Pero las investigaciones feministas han mostrado que las formas de trabajo no remunerado que se realizan en el hogar forman parte de nuestro sistema, se adjetive éste como "capitalista" o "socialdemócrata". El mercado no es ni debe ser el único estándar de valor. Es más, podríamos decir que ciertos bienes con elevadísimas plusvalías vitales muestran su valor, precisamente, porque no tienen precio, como las croquetas de la abuela, el cuento de Periquitico y Periquitica que me contaba mi madre mientras me daba las sopas, o las manos de mi abuelo calentando las mías en el campo cuando era chiquillo. “Ni se compra ni se vende, el cariño verdadero”.

El trabajo no asalariado, las actividades de aprovisionamiento y mantenimiento, que sirven de colchón en épocas de crisis, los procesos de socialización y educación de los cachorros humanos, la transmisión oral –o escrita- de colecciones de recetas, no están fuera, sino dentro del sistema económico, forman parte de él. Apruebo una antropología económica que estudie como variables endógenas lo que el economicismo capitalista o anticapitalista ha tratado como variables exógenas, más aún cuando el declive de los Estados del bienestar incrementará sin remedio estos procesos de trabajo no retribuidos.

Ningún Estado con “sentido común”, si es que tal capacidad puede atribuirse a los Estados, olvidará que “la familia es la principal institución asistencial, donde se realizan tareas asociadas a la reproducción humana, mantenimiento y cuidado de las personas” (Ibidem., pg. 106), y eso en un régimen que puede ser desigualitario, de opresión de un género por otro, o igualitario. No se puede ocultar el hecho de que este trabajo que produce valor, supervalor diría yo, ha sido y es soportado fundamentalmente por las espaldas de las mujeres.

En la sociedad tradicional, rural, preindustrial, las fronteras entre trabajo doméstico y retribuido no estaban tan claras. Históricamente, la separación entre el ámbito doméstico y el laboral se institucionalizó con la proletarización masiva de la población rural, que luego redujo la presencia de mujeres y niños en la fuerza de trabajo.

El marxismo tiene razón al insistir en la fuerza del sistema económico, como una presión esencial para entender la entrada o salida de las mujeres del mercado de trabajo, su papel como “ejército de reserva”.

________________________

§ Ejercicio propuesto 1
Transcribe del texto sobre el trabajo no remunerado el fragmento que empieza en "El trabajo no" y termina en "trabajo no retribuidos.".
§ Ejercicio propuesto 2
Por favor, reúne todas las líneas del listado que contengan la palabra "physical", distinguiendo entre mayúsculas y minúsculas.

________________________

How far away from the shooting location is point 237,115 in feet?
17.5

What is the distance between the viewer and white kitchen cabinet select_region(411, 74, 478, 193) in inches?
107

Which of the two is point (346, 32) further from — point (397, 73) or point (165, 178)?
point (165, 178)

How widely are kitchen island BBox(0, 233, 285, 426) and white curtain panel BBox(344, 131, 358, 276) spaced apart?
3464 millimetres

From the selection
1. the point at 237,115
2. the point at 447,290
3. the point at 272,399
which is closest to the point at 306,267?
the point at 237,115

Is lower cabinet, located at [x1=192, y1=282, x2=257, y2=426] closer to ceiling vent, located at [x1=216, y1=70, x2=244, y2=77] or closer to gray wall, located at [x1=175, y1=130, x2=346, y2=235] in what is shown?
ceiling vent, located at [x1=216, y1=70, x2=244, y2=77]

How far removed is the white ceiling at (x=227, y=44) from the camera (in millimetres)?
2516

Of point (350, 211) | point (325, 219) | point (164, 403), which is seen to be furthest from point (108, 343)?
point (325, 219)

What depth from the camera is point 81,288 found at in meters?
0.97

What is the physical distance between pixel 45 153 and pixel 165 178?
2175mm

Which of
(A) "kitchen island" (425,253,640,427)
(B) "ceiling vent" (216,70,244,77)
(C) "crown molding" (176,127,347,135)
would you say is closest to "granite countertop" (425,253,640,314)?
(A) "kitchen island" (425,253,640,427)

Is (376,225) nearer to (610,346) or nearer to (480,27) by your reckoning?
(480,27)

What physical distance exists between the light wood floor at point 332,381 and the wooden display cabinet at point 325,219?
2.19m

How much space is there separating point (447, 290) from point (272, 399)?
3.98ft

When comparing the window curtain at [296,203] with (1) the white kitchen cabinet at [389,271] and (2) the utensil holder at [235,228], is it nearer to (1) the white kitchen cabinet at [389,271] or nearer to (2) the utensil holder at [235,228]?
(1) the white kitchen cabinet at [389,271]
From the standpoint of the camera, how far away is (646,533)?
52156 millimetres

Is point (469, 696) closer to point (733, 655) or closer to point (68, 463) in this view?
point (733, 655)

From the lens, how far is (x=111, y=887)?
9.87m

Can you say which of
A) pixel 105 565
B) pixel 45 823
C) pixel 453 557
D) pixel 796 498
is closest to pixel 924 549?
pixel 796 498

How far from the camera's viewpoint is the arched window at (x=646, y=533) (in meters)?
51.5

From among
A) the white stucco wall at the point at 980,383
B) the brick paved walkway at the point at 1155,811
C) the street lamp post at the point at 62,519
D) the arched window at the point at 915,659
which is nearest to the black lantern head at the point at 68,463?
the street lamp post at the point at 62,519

________________________

§ Resultado obtenido 1
El trabajo no asalariado, las actividades de aprovisionamiento y mantenimiento, que sirven de colchón en épocas de crisis, los procesos de socialización y educación de los cachorros humanos, la transmisión oral –o escrita- de colecciones de recetas, no están fuera, sino dentro del sistema económico, forman parte de él. Apruebo una antropología económica que estudie como variables endógenas lo que el economicismo capitalista o anticapitalista ha tratado como variables exógenas, más aún cuando el declive de los Estados del bienestar incrementará sin remedio estos procesos de trabajo no retribuidos.

§ Resultado obtenido 2
What is the physical distance between pixel 45 153 and pixel 165 178?
What physical distance exists between the light wood floor at point 332,381 and the wooden display cabinet at point 325,219?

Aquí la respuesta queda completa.